REQUIRED ACTION - For every record that follows, write out the text exactly and omit the picture, if one is present.

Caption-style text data
== Segment start ==

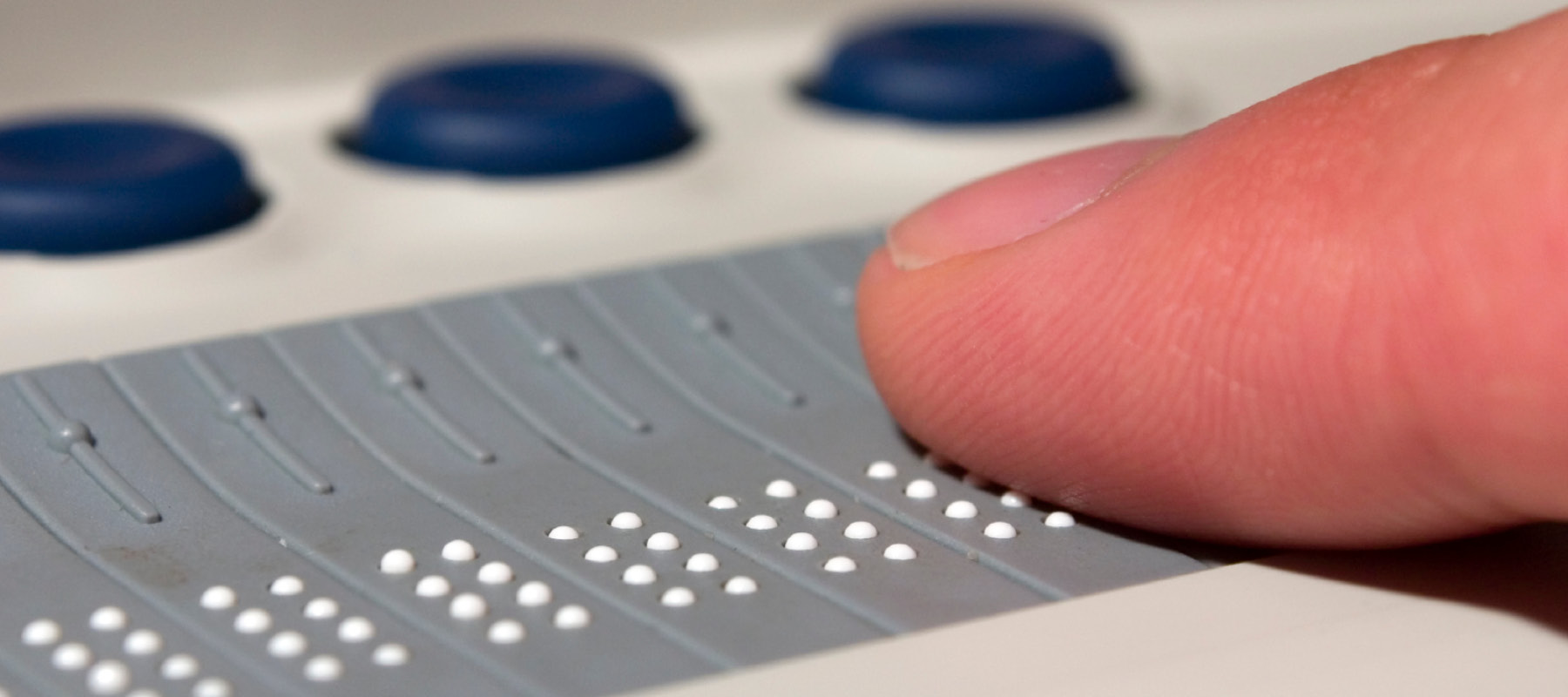 Finger on braille tool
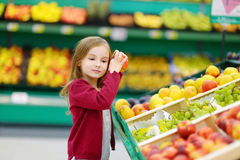 Little girl choosing an apple in a store Royalty Free Stock Images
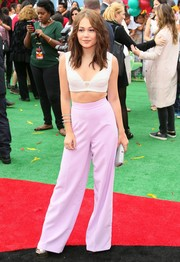 Kelli Berglund paired her sexy top with on-trend lavender wide-leg pants by House of CB.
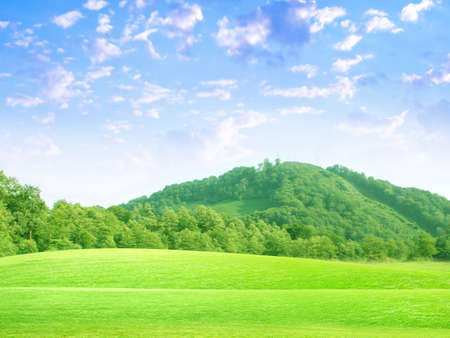 overhand: abstract sky overhand green meadow on hill Stock Photo
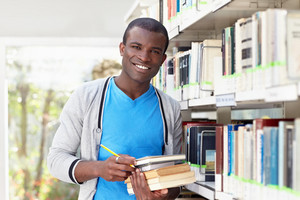 african american male college student leaning on shelf in library and looking at camera. Horizontal shape, waist up, front view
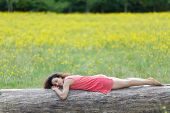 Beautiful young woman sleeping on a log or tree trunk in a rural field full of colorful yellow summe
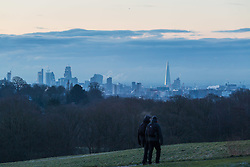 """Two walkers cross Hampstead Heath, with London's skyline in the distance. The threatened snow from """"The Beast From The East"""" weather system doesn't materialise overnight in London leaving a crisp, clear morning, seen from Hampstead Heath in North London. London, February 27 2018."""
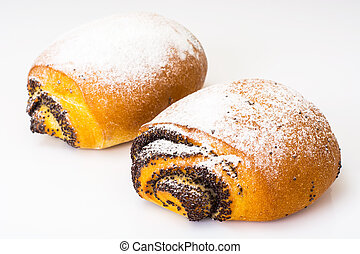 Buns with poppy seeds and icing sugar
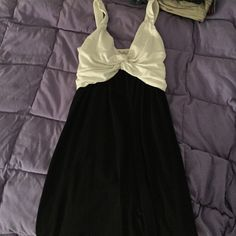 Black and White Bow Dress Bottom of dress is all black. Top is all white with material put together to look like a bow. Material is soft and stretchy. Has sewn in tie Dresses Midi
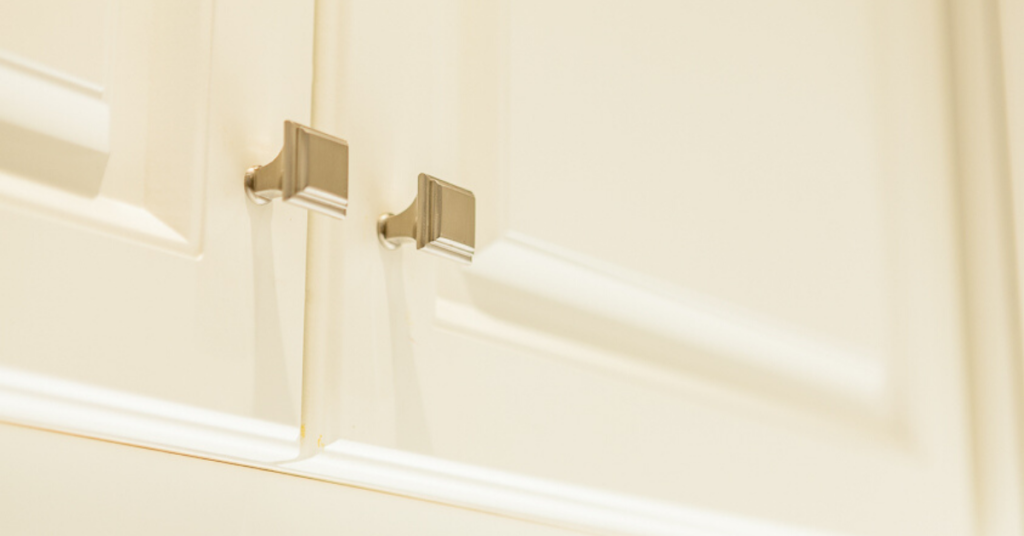 White raised panel cabinets with square knobs in a brushed nickel finish.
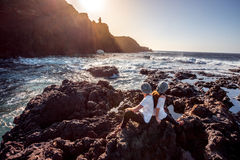 Couple on the rocky coast Royalty Free Stock Photography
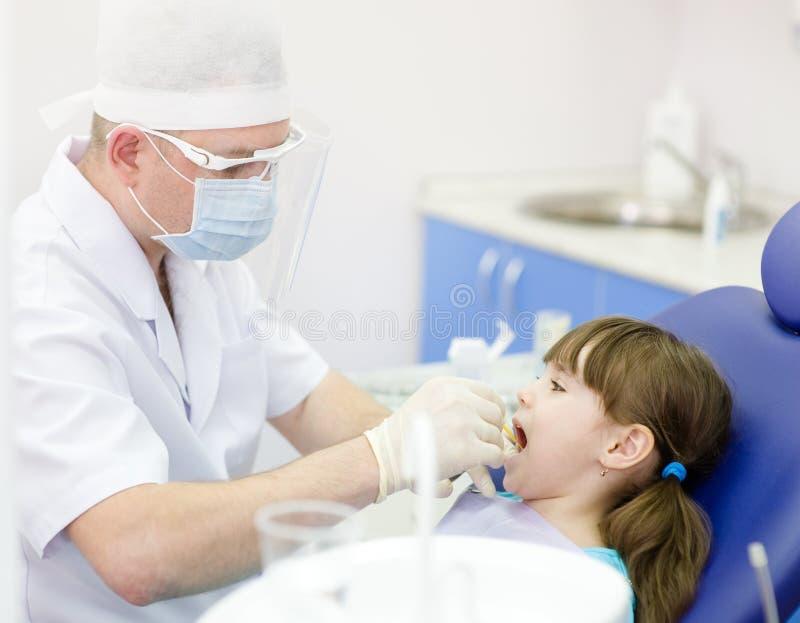 Essere dato d'esame dentario alla ragazza dal dentista immagini stock libere da diritti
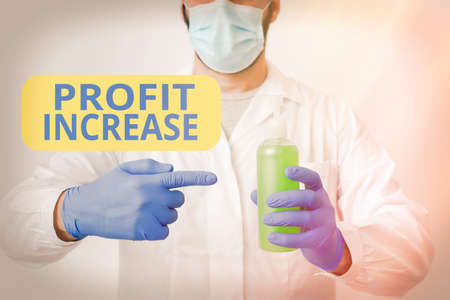Writing note showing Profit Increase. Business concept for the growth in the amount of revenue gained from a business Laboratory Blood Test Sample Shown For Medical Diagnostic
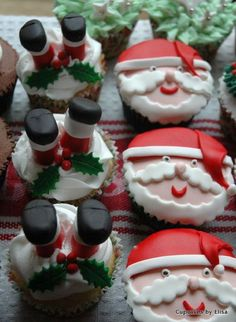 Funny and adorable looking Christmas cupcakes. The cupcake designs feature Santa in cute ways such as his big smiling face as well as an upside down Santa who trips on a mistletoe with his feet sticking up in the air.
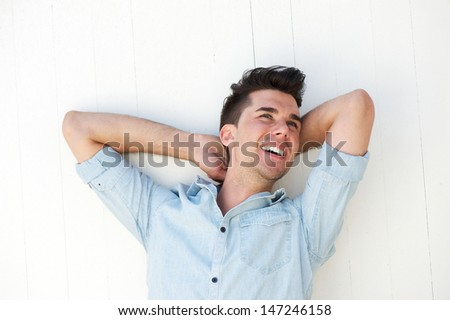 Portrait of a happy young man laughing outdoors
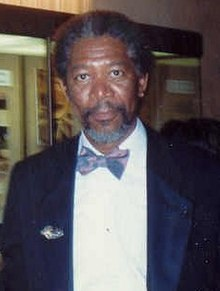 Morgan Freeman facing the camera in a tuxedo and bowtie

== Segment end ==

RESULT -
 Finger on braille tool
 Little girl choosing an apple in a store Royalty Free Stock Images
 Kelli Berglund paired her sexy top with on-trend lavender wide-leg pants by House of CB.
 overhand: abstract sky overhand green meadow on hill Stock Photo
 african american male college student leaning on shelf in library and looking at camera. Horizontal shape, waist up, front view
 Beautiful young woman sleeping on a log or tree trunk in a rural field full of colorful yellow summe
 """Two walkers cross Hampstead Heath, with London's skyline in the distance. The threatened snow from """"The Beast From The East"""" weather system doesn't materialise overnight in London leaving a crisp, clear morning, seen from Hampstead Heath in North London. London, February 27 2018."""
 Buns with poppy seeds and icing sugar
 Black and White Bow Dress Bottom of dress is all black. Top is all white with material put together to look like a bow. Material is soft and stretchy. Has sewn in tie Dresses Midi
 White raised panel cabinets with square knobs in a brushed nickel finish.
 Couple on the rocky coast Royalty Free Stock Photography
 Essere dato d'esame dentario alla ragazza dal dentista immagini stock libere da diritti
Writing note showing Profit Increase. Business concept for the growth in the amount of revenue gained from a business Laboratory Blood Test Sample Shown For Medical Diagnostic
 Funny and adorable looking Christmas cupcakes. The cupcake designs feature Santa in cute ways such as his big smiling face as well as an upside down Santa who trips on a mistletoe with his feet sticking up in the air.
 Portrait of a happy young man laughing outdoors
 Morgan Freeman facing the camera in a tuxedo and bowtie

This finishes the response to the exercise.